Hope Springs a gentle reminder

lars logoYEP – It’s no news flash that marriage is difficult.

The divorce rate seems to escalate each year, becoming an all-too familiar statistic used by the next generation as a valid argument to avoid the institution all together.

But just as any good parent would say to a child, “Just because something is difficult does not mean you stop trying;” so, also, would apply the axiom: “Anything worth doing is worth doing well.”

Hope Springs stars a pair of heavy weight fighters – Meryl Streep and Tommy Lee Jones. After 31 years of marriage, Kay and Arnold  have run into a brick wall. All routine, no intimacy.

Again, no news flash.

thHowever, this is an important film, if only for those of us who have been in a long marriage – or committed relationship – and need to be reminded that anything worth doing is worth doing well.

At Kay’s insistence, the couple goes to a week-long therapy sesh to sit with Dr. Feld (Steve Carell), a marriage counselor with a track record for success.

After a couple of predictable resistance sessions, the two begin to make real progress. But Rome was not built in a day (i.e. oral sex in a movie theatre can’t solve everything).

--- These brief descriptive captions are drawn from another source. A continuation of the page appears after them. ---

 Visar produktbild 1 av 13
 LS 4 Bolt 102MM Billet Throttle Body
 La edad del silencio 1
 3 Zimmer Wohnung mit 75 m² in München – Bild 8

As the formula requires, Kay and Arnold then hit a new wall, and just as they are both on the verge of maybe walking away (her bags are even packed!), Dr. Feld lays it out for the defiant and stubborn husband.

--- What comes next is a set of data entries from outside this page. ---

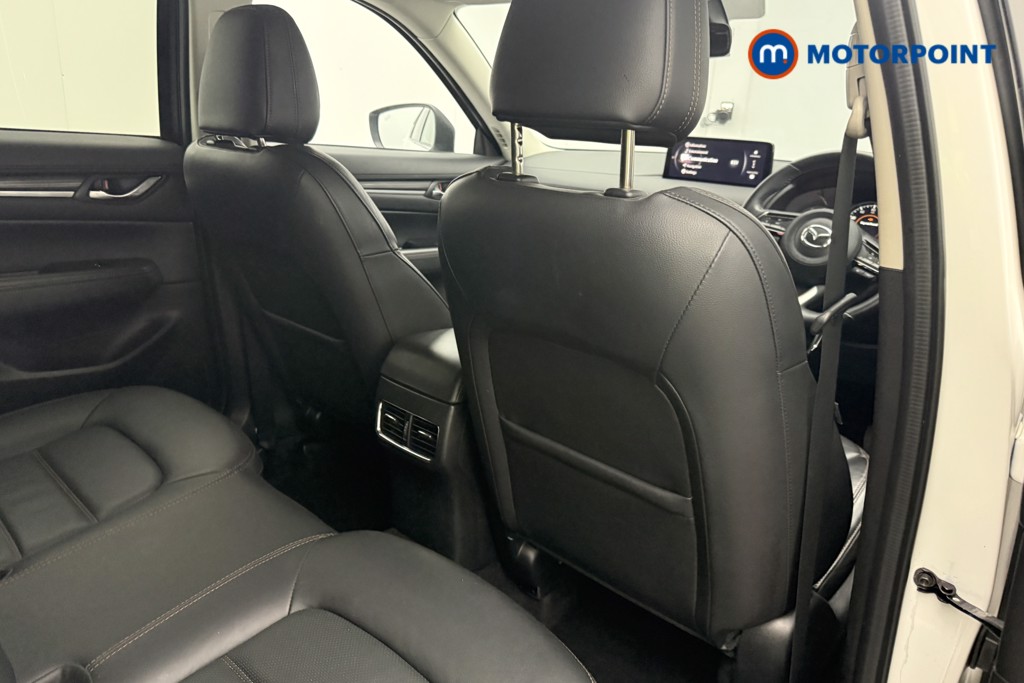 Mazda Cx-5 Exclusive-Line Manual Petrol SUV - Stock Number (1667812) - 14th supplementary image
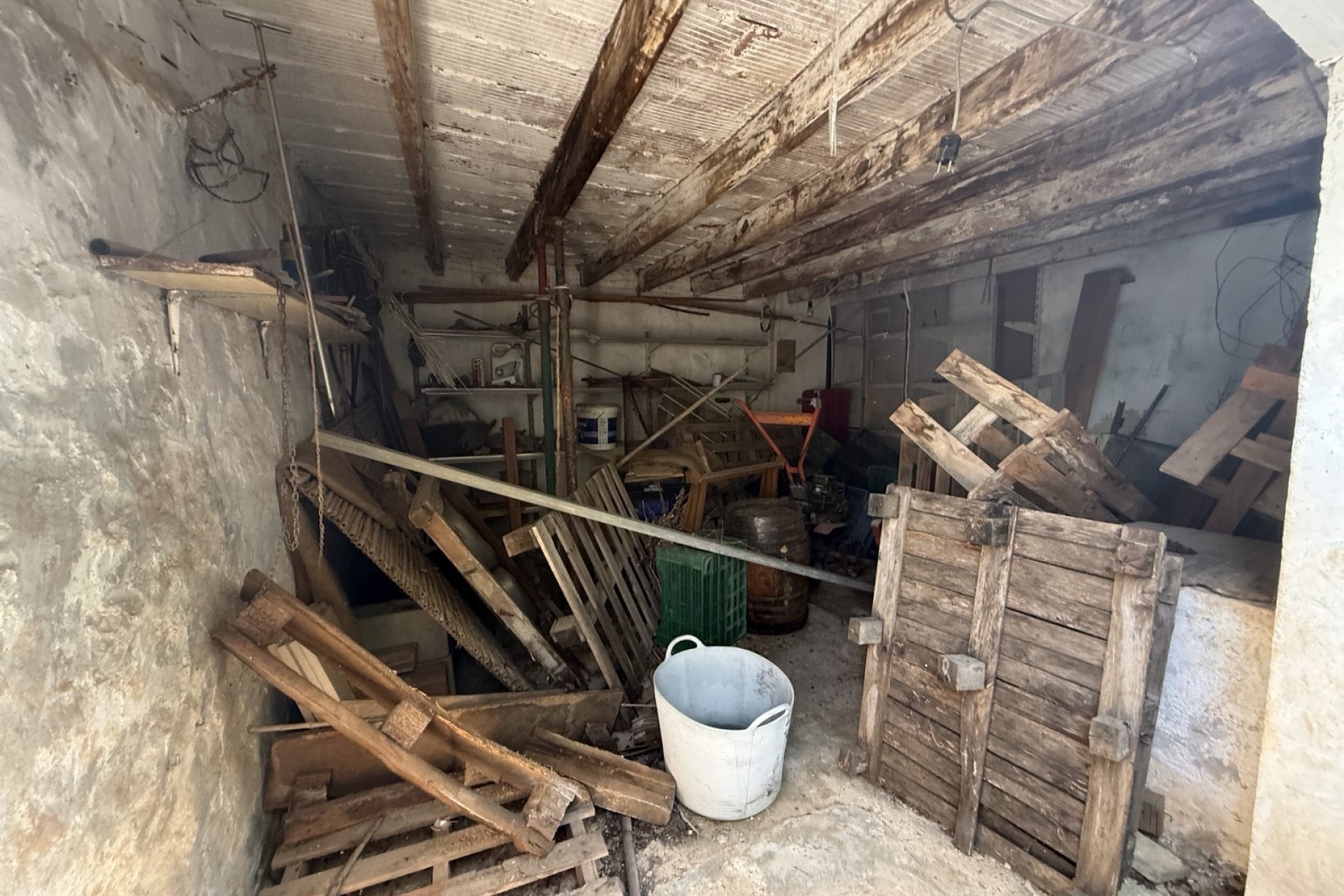 Resale - Townhouse - Benissa - Senija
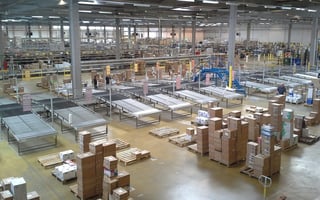 Immagine del post: Guida all'integrazione tra SAP SD e SAP MM: Migliorare la ge...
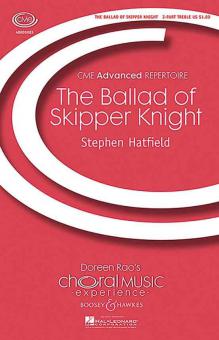 The Ballad Of Skipper Knight 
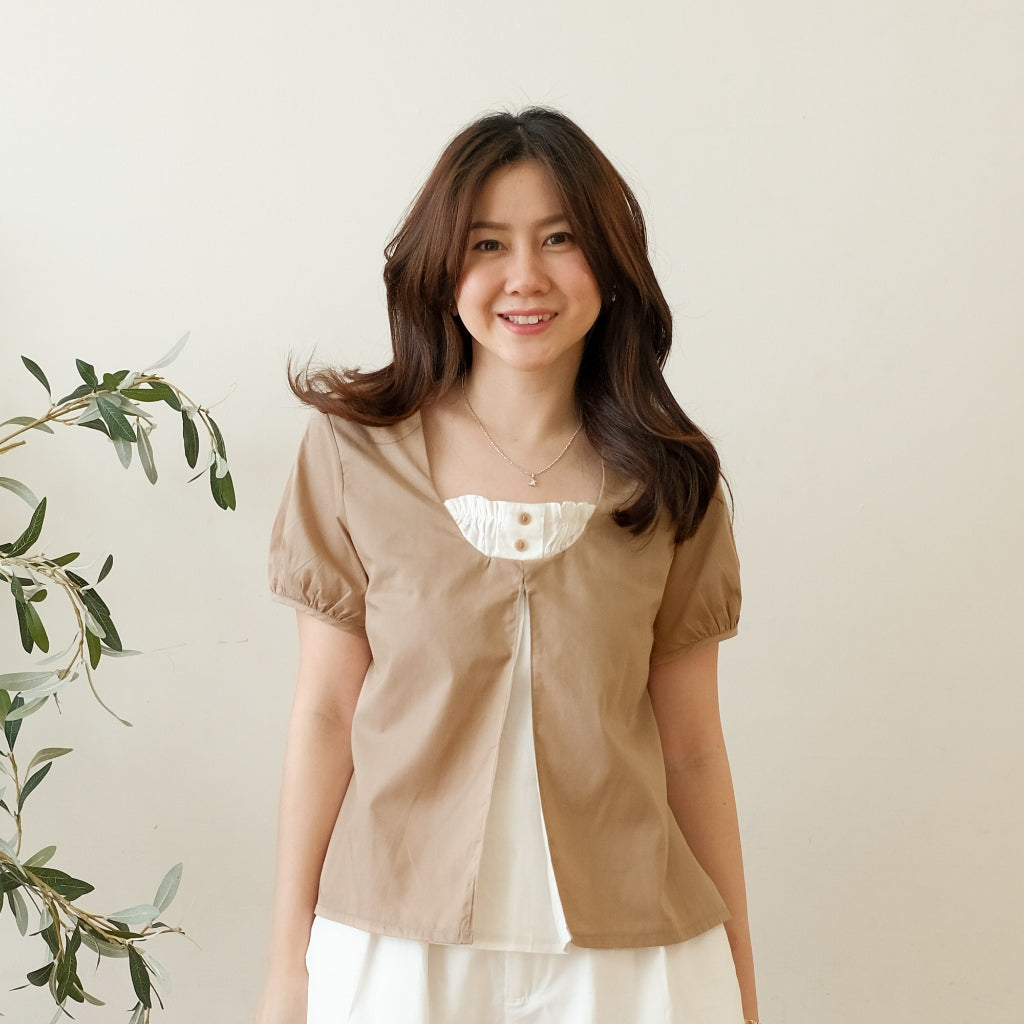 Lolliestory Jovanka Top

“Couples come to me for two reasons: to help them save their marriage…or to help them end it.”

He continues.

“Your wife is very unhappy. I’m not saying she’s going to leave you, but the moment is here. You need to ask yourself ‘Have I done all I could?'”


“Is this the best you could do?”

Tough love.

Meryl Streep and Tommy Lee Jones give brave and honest performances in Hope Springs. These two actors are so good, so familiar to us, that the film can skip a lot of the unnecessary back story elements or conflict contrivances other films would feel compelled to layer in. We get it. Their marriage has run out of gas. The romance has faded away. They’re getting old. So now what?

Marriage is difficult.

Anything worth doing is worth doing well.

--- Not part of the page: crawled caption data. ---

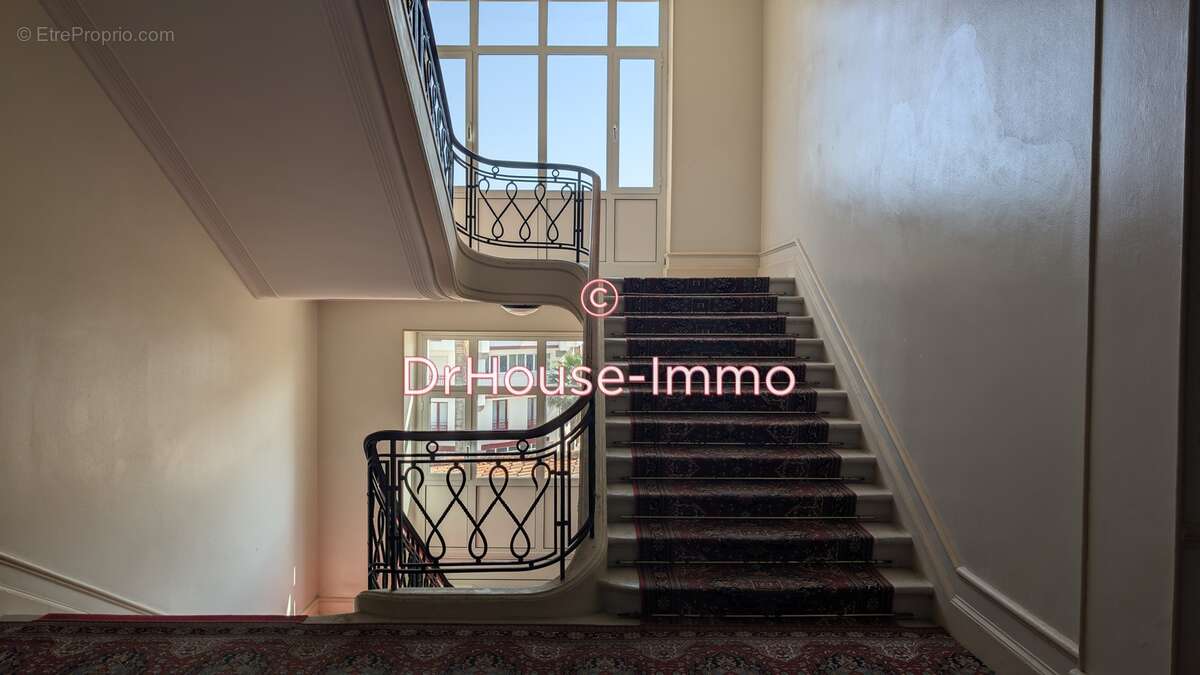 Appartement à HENDAYE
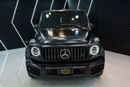 Mercedes Benz G63 AMG Night Package, Carbon Interior!!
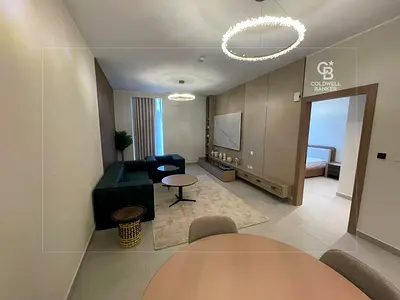 Fully Furnished | Premium Living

Anything worth doing is worth doing well.

Anything worth doing is worth doing well.

You know how people will tell you “don’t leave before the credits roll,” and usually it means you will be subjected to low brow hijinks (ala The Hangover) or goofy blooper/outtakes (ala Rush Hour or most Eddie Murphy movies). Well, stick around for these and you’ll be treated to a sweet montage of matrimonial moments set to Van Morrison’s “Bright Side of the Road.”